SEPUTARPOHUWATO.COM – Menjelang bulan suci Ramadan 1447 Hijriah, semangat berbagi mulai terasa di Kabupaten Pohuwato. Salah satunya datang dari Kerukunan Persaudaraan Haji Ar Muzna Kabupaten Pohuwato 2025 yang menyalurkan bantuan kepada dua yayasan di Kecamatan Marisa, Senin (16/02/2026).
Bantuan tersebut diserahkan langsung ke Yayasan Rumah Yatim Sumayyah dan Yayasan Hidayatullah Marisa di Desa Pohuwato Timur, Marisa.
Ketua Kerukunan Persaudaraan Haji Ar Muzna Kabupaten Pohuwato angkatan 2025, Hi. Hendrik Wakiden, S.P, didampingi sejumlah pengurus, turun langsung menyerahkan bantuan berupa sembako dan uang tunai.

Adapun sembako yang diberikan di antaranya beras, minyak kelapa, telur, sirup abc, mie instan, teh, gula dan sejumlah snack ringan. Selain itu, ada pula bantuan dalam bentuk uang tunai untuk anak-anak yatim di kedua yayasan tersebut.
“Alhamdulillah, saat ini telah mengantarkan sedekah kepada panti asuhan Sumayyah dan Hidayatullah. Alhamdulillah sudah tersampaikan ke masing-masing titik dan sudah diterima,” ujar Hendrik.

Dia menjelaskan, bahwa sejak kembali dari Tanah Suci pada Juli 2025 lalu, para jamaah haji angkatan 2025 tetap menjaga silaturahmi melalui pertemuan rutin setiap dua bulan sekali.
Menurutnya, dari komunikasi yang terjalin dalam setiap pertemuan itu, lahirlah berbagai ide kegiatan sosial sebagai bentuk kepedulian terhadap masyarakat.
“Perkumpulan jamaah haji ini setelah kembali dari Tanah Suci, setiap dua bulan ada pertemuan. Silaturahmi dan kekeluargaan itu selalu terjaga.
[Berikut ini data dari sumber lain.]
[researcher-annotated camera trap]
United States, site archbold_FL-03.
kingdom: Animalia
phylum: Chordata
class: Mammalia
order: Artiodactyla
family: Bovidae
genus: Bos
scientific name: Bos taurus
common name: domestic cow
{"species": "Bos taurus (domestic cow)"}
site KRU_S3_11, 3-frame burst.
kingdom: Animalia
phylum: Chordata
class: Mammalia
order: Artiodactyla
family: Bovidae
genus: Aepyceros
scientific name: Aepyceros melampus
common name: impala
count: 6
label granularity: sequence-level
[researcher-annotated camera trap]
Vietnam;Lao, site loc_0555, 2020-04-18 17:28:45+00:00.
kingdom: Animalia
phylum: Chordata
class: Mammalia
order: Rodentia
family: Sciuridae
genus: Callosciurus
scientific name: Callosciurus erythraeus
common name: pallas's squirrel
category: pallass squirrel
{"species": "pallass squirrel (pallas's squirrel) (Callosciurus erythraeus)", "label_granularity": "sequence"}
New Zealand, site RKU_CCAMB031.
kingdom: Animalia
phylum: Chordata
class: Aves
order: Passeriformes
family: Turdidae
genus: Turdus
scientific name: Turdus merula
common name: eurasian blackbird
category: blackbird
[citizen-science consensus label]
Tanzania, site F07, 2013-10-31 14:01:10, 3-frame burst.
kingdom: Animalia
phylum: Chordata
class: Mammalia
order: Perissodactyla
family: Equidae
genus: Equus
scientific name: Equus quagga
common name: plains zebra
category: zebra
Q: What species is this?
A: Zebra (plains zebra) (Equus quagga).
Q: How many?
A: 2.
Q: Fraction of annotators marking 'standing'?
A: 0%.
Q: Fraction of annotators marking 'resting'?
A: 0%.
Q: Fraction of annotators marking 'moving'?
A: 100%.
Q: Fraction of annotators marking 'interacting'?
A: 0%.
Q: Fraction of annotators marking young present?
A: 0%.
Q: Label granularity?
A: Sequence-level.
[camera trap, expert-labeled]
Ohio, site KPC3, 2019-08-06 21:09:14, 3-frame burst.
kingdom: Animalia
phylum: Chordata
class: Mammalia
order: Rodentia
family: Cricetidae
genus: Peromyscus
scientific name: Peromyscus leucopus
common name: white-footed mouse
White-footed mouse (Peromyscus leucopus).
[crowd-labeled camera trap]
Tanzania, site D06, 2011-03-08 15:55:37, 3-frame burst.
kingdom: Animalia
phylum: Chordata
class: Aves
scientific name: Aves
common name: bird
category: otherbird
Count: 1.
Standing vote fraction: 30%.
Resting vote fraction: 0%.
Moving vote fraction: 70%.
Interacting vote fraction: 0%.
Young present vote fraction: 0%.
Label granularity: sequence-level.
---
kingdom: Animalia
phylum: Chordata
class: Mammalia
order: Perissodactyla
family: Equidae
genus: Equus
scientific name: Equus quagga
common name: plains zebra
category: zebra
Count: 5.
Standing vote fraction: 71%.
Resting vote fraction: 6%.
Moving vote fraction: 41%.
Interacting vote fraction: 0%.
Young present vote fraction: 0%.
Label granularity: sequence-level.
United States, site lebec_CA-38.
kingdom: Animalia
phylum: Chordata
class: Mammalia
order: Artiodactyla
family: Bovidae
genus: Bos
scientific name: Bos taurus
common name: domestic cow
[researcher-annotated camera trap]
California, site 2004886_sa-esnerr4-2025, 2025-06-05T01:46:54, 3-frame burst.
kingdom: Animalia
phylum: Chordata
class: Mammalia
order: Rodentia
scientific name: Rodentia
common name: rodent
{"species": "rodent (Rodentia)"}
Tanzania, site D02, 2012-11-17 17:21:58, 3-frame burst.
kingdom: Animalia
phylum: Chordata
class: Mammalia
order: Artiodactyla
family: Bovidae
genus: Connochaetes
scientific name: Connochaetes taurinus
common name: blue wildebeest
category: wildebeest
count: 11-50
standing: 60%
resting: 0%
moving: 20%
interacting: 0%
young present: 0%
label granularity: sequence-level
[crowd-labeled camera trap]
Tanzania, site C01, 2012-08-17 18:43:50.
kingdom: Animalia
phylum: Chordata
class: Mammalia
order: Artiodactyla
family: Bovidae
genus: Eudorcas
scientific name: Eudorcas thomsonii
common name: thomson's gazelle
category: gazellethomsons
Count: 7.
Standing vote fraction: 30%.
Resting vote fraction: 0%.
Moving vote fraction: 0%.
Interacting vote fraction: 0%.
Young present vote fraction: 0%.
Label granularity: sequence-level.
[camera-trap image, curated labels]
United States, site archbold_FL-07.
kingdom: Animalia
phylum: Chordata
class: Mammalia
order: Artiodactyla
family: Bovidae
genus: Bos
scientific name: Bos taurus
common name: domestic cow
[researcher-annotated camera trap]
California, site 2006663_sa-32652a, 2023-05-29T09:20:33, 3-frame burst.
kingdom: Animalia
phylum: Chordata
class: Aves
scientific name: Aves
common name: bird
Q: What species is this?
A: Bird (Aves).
Dari kegiatan itu muncul ide-ide untuk melakukan kegiatan sosial seperti ini,” jelasnya.

Kegiatan berbagi tersebut, kata Haji Hendrik, bukan sekadar agenda menjelang Ramadan, tetapi bagian dari komitmen jangka panjang Kerukunan Persaudaraan Haji Ar Muzna angkatan 2025 untuk tetap hadir di tengah masyarakat.
“Insyaallah ini akan berkelanjutan. Paling tidak kami bagian kecil ini bisa mengambil bagian untuk daerah ini, dengan memberikan sumbangan dan bantuan kepada yang berhak menerima,” tambahnya.
Hendrik juga berharap doa dari pihak yayasan agar seluruh anggota kerukunan diberi umur panjang dan keberkahan, sehingga kegiatan sosial seperti ini dapat terus dilakukan di masa mendatang.
Aksi sederhana namun penuh makna itu menjadi cerminan bahwa ibadah haji tak berhenti di Tanah Suci, tetapi terus berlanjut dalam bentuk kepedulian dan berbagi kepada sesama, terlebih di bulan yang penuh berkah.